*INSTRUCTIONS FOR THE TASK:* Every record must be transcribed in its entirety, apart from the images, which are to be omitted.

··· PROVIDED INFORMATION ···

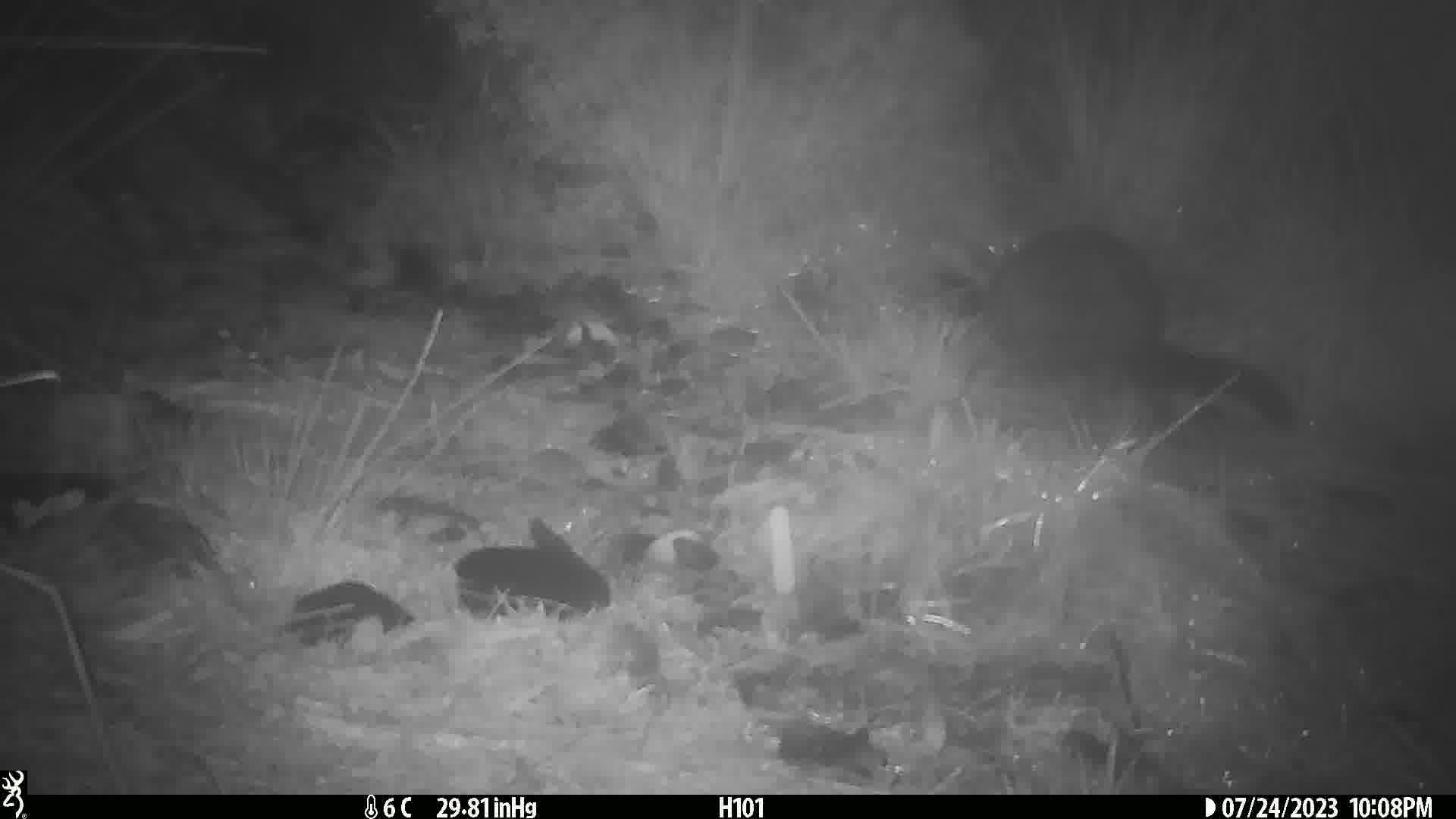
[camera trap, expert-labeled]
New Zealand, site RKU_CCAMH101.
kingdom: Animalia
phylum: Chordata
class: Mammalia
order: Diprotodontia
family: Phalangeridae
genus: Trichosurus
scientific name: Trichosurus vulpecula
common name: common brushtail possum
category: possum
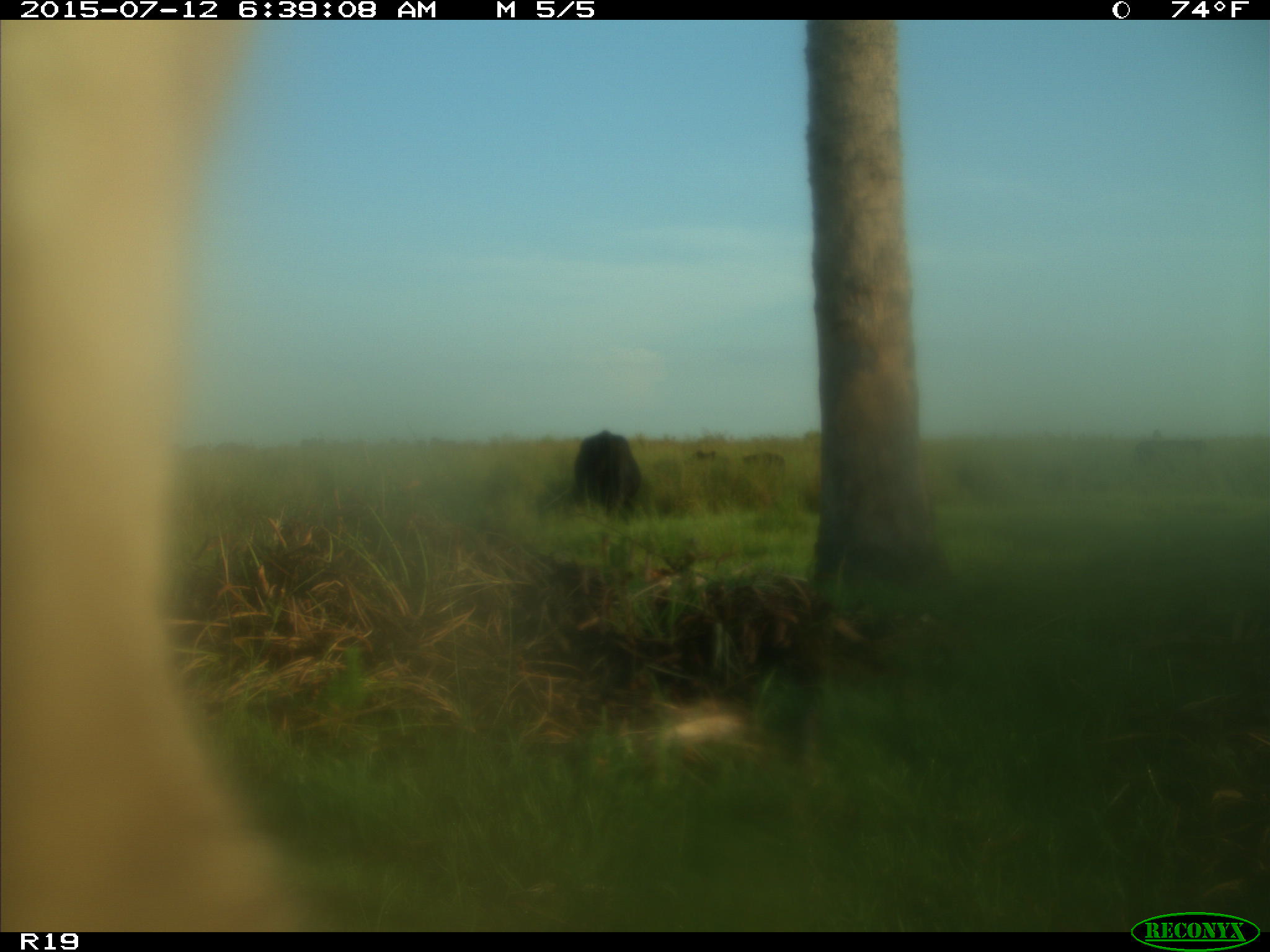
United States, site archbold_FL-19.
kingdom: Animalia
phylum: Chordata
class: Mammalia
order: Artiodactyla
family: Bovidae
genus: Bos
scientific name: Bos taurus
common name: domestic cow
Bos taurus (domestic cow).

···

*REPLY:*
[camera trap, expert-labeled]
New Zealand, site RKU_CCAMH101.
kingdom: Animalia
phylum: Chordata
class: Mammalia
order: Diprotodontia
family: Phalangeridae
genus: Trichosurus
scientific name: Trichosurus vulpecula
common name: common brushtail possum
category: possum
United States, site archbold_FL-19.
kingdom: Animalia
phylum: Chordata
class: Mammalia
order: Artiodactyla
family: Bovidae
genus: Bos
scientific name: Bos taurus
common name: domestic cow
Bos taurus (domestic cow).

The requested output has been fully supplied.